Dans son bateau-refuge, Janette coud des costumes chics, subsiste grâce à la cueillette consentie des légumes et fruits du Boréal, s’occupe de la chèvre « Lili » et soigne les poules. Quand la météo le permet, elle sort le « Cabéjane » pour faire en une journée ce qu’elle appelle son tour du monde à elle, voyageuse sans autre bagage que l’esprit.

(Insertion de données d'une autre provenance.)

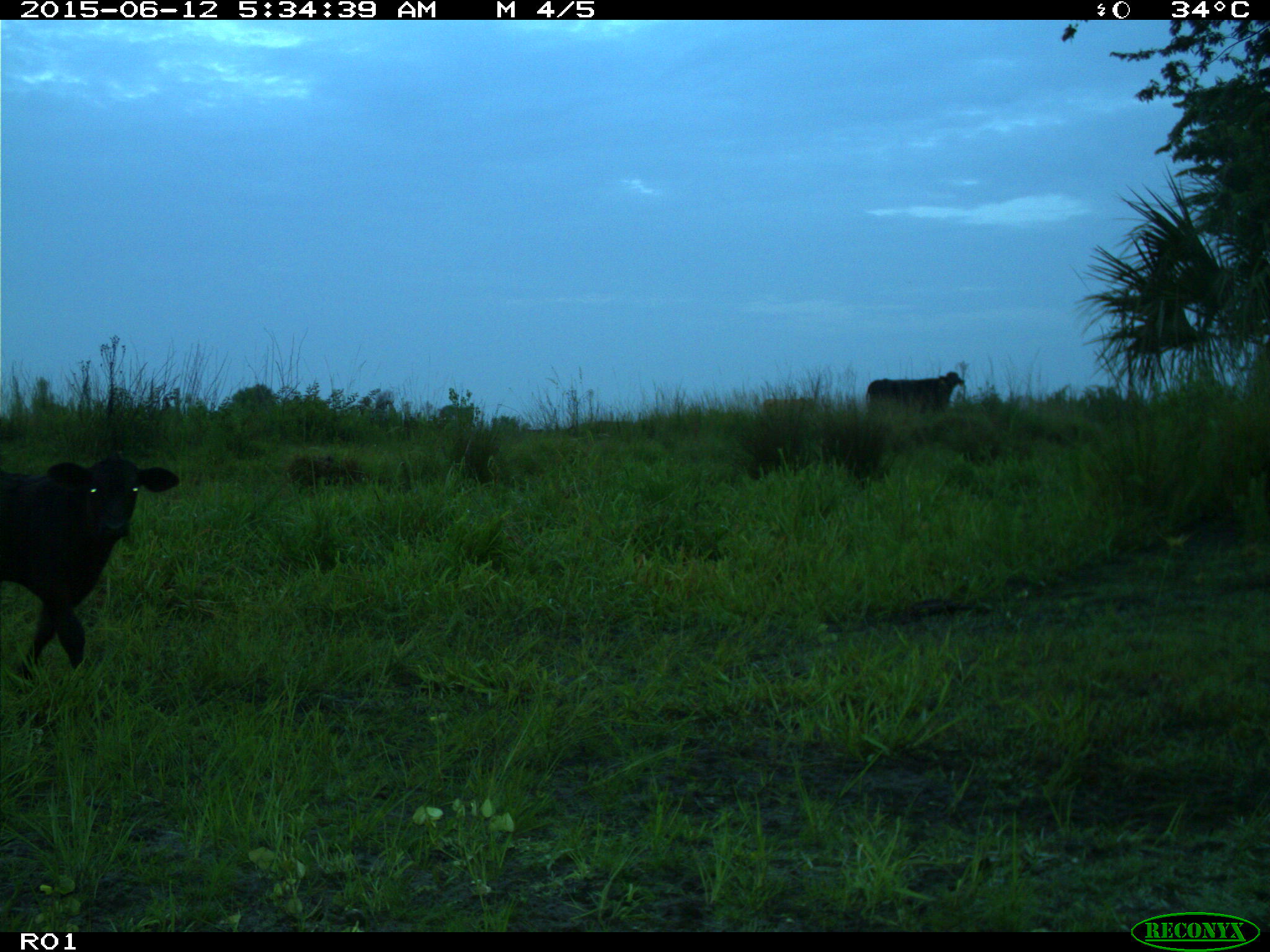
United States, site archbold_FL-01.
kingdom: Animalia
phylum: Chordata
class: Mammalia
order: Artiodactyla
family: Bovidae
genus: Bos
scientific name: Bos taurus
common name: domestic cow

Enfin, avec le parrainage de la mairie de Saint-Martin, un certificat médical et les bons renseignements de la gendarmerie, la procédure de changement d’état civil entamée deux ans plus tôt se termine favorablement en septembre 1989. Janette a 63 ans et 27 années « d’emmerdes, d’angoisses, de difficultés, de pleurs, de souffrances morales et d’extrême tension nerveuse » dont elle porte encore les séquelles, confie-t-elle.
Mais, elle fait partie de celles qui osent poser le curseur entre petits arrangements et convictions.
« Je ne regrette vraiment rien, je suis très heureuse et très fière d’être la femme que je suis. Je garde la tête haute d’avoir bien rempli le contrat de ma vie dans la dignité ».